### WORK TO COMPLETE
Write out every entry again exactly as it stands.

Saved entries

......

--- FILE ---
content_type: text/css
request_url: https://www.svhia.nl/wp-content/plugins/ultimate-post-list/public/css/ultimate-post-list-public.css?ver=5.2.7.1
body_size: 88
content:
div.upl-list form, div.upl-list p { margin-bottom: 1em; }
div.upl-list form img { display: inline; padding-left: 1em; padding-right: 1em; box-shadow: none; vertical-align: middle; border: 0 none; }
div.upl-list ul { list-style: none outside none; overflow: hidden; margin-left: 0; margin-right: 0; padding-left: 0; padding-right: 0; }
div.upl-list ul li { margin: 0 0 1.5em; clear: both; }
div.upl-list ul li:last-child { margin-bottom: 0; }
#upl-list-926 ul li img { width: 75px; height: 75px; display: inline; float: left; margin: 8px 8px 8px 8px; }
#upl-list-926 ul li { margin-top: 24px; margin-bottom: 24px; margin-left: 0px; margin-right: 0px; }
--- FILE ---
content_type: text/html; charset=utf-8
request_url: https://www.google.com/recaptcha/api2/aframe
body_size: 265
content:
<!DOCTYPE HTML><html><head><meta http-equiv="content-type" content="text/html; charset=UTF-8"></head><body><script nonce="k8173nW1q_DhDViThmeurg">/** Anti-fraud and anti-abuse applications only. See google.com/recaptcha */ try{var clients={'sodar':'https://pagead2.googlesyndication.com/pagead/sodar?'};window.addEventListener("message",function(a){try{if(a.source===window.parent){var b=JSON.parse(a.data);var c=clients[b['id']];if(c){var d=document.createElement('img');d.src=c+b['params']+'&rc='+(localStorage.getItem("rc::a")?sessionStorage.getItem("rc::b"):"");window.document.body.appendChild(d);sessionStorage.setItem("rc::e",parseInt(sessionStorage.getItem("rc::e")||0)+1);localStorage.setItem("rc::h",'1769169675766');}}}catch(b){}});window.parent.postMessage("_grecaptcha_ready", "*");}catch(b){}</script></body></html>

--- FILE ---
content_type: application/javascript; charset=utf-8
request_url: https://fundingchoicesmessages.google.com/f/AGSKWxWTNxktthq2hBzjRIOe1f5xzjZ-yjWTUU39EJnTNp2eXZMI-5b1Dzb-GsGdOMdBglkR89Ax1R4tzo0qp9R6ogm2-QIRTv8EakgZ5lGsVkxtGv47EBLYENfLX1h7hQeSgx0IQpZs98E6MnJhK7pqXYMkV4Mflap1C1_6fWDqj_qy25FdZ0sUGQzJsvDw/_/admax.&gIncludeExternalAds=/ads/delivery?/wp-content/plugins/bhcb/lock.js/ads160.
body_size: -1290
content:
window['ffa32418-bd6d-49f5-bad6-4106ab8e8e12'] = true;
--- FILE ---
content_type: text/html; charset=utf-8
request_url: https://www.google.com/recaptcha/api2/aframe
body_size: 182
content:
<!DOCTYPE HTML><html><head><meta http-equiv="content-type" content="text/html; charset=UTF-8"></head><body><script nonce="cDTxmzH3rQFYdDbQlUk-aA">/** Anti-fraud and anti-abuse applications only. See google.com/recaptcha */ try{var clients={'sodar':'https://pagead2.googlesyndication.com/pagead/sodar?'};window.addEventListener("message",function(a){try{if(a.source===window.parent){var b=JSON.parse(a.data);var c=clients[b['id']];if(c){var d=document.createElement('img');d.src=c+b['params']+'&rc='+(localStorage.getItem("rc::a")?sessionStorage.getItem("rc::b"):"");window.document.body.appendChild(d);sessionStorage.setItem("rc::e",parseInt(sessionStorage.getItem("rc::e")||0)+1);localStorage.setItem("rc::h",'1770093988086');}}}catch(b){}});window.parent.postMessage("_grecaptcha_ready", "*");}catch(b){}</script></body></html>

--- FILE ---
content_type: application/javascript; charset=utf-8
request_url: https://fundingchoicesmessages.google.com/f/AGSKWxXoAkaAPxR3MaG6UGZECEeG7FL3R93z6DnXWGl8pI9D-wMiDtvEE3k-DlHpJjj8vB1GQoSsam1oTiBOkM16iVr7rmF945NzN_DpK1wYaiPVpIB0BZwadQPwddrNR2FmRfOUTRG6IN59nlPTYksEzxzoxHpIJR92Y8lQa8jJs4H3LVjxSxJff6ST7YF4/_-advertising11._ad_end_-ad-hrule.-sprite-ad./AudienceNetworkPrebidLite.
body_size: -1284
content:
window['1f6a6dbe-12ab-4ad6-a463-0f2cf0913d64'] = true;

......

### TASK OUTPUT
--- FILE ---
content_type: text/css
request_url: https://www.svhia.nl/wp-content/plugins/ultimate-post-list/public/css/ultimate-post-list-public.css?ver=5.2.7.1
body_size: 88
content:
div.upl-list form, div.upl-list p { margin-bottom: 1em; }
div.upl-list form img { display: inline; padding-left: 1em; padding-right: 1em; box-shadow: none; vertical-align: middle; border: 0 none; }
div.upl-list ul { list-style: none outside none; overflow: hidden; margin-left: 0; margin-right: 0; padding-left: 0; padding-right: 0; }
div.upl-list ul li { margin: 0 0 1.5em; clear: both; }
div.upl-list ul li:last-child { margin-bottom: 0; }
#upl-list-926 ul li img { width: 75px; height: 75px; display: inline; float: left; margin: 8px 8px 8px 8px; }
#upl-list-926 ul li { margin-top: 24px; margin-bottom: 24px; margin-left: 0px; margin-right: 0px; }
--- FILE ---
content_type: text/html; charset=utf-8
request_url: https://www.google.com/recaptcha/api2/aframe
body_size: 265
content:
<!DOCTYPE HTML><html><head><meta http-equiv="content-type" content="text/html; charset=UTF-8"></head><body><script nonce="k8173nW1q_DhDViThmeurg">/** Anti-fraud and anti-abuse applications only. See google.com/recaptcha */ try{var clients={'sodar':'https://pagead2.googlesyndication.com/pagead/sodar?'};window.addEventListener("message",function(a){try{if(a.source===window.parent){var b=JSON.parse(a.data);var c=clients[b['id']];if(c){var d=document.createElement('img');d.src=c+b['params']+'&rc='+(localStorage.getItem("rc::a")?sessionStorage.getItem("rc::b"):"");window.document.body.appendChild(d);sessionStorage.setItem("rc::e",parseInt(sessionStorage.getItem("rc::e")||0)+1);localStorage.setItem("rc::h",'1769169675766');}}}catch(b){}});window.parent.postMessage("_grecaptcha_ready", "*");}catch(b){}</script></body></html>

--- FILE ---
content_type: application/javascript; charset=utf-8
request_url: https://fundingchoicesmessages.google.com/f/AGSKWxWTNxktthq2hBzjRIOe1f5xzjZ-yjWTUU39EJnTNp2eXZMI-5b1Dzb-GsGdOMdBglkR89Ax1R4tzo0qp9R6ogm2-QIRTv8EakgZ5lGsVkxtGv47EBLYENfLX1h7hQeSgx0IQpZs98E6MnJhK7pqXYMkV4Mflap1C1_6fWDqj_qy25FdZ0sUGQzJsvDw/_/admax.&gIncludeExternalAds=/ads/delivery?/wp-content/plugins/bhcb/lock.js/ads160.
body_size: -1290
content:
window['ffa32418-bd6d-49f5-bad6-4106ab8e8e12'] = true;
--- FILE ---
content_type: text/html; charset=utf-8
request_url: https://www.google.com/recaptcha/api2/aframe
body_size: 182
content:
<!DOCTYPE HTML><html><head><meta http-equiv="content-type" content="text/html; charset=UTF-8"></head><body><script nonce="cDTxmzH3rQFYdDbQlUk-aA">/** Anti-fraud and anti-abuse applications only. See google.com/recaptcha */ try{var clients={'sodar':'https://pagead2.googlesyndication.com/pagead/sodar?'};window.addEventListener("message",function(a){try{if(a.source===window.parent){var b=JSON.parse(a.data);var c=clients[b['id']];if(c){var d=document.createElement('img');d.src=c+b['params']+'&rc='+(localStorage.getItem("rc::a")?sessionStorage.getItem("rc::b"):"");window.document.body.appendChild(d);sessionStorage.setItem("rc::e",parseInt(sessionStorage.getItem("rc::e")||0)+1);localStorage.setItem("rc::h",'1770093988086');}}}catch(b){}});window.parent.postMessage("_grecaptcha_ready", "*");}catch(b){}</script></body></html>

--- FILE ---
content_type: application/javascript; charset=utf-8
request_url: https://fundingchoicesmessages.google.com/f/AGSKWxXoAkaAPxR3MaG6UGZECEeG7FL3R93z6DnXWGl8pI9D-wMiDtvEE3k-DlHpJjj8vB1GQoSsam1oTiBOkM16iVr7rmF945NzN_DpK1wYaiPVpIB0BZwadQPwddrNR2FmRfOUTRG6IN59nlPTYksEzxzoxHpIJR92Y8lQa8jJs4H3LVjxSxJff6ST7YF4/_-advertising11._ad_end_-ad-hrule.-sprite-ad./AudienceNetworkPrebidLite.
body_size: -1284
content:
window['1f6a6dbe-12ab-4ad6-a463-0f2cf0913d64'] = true;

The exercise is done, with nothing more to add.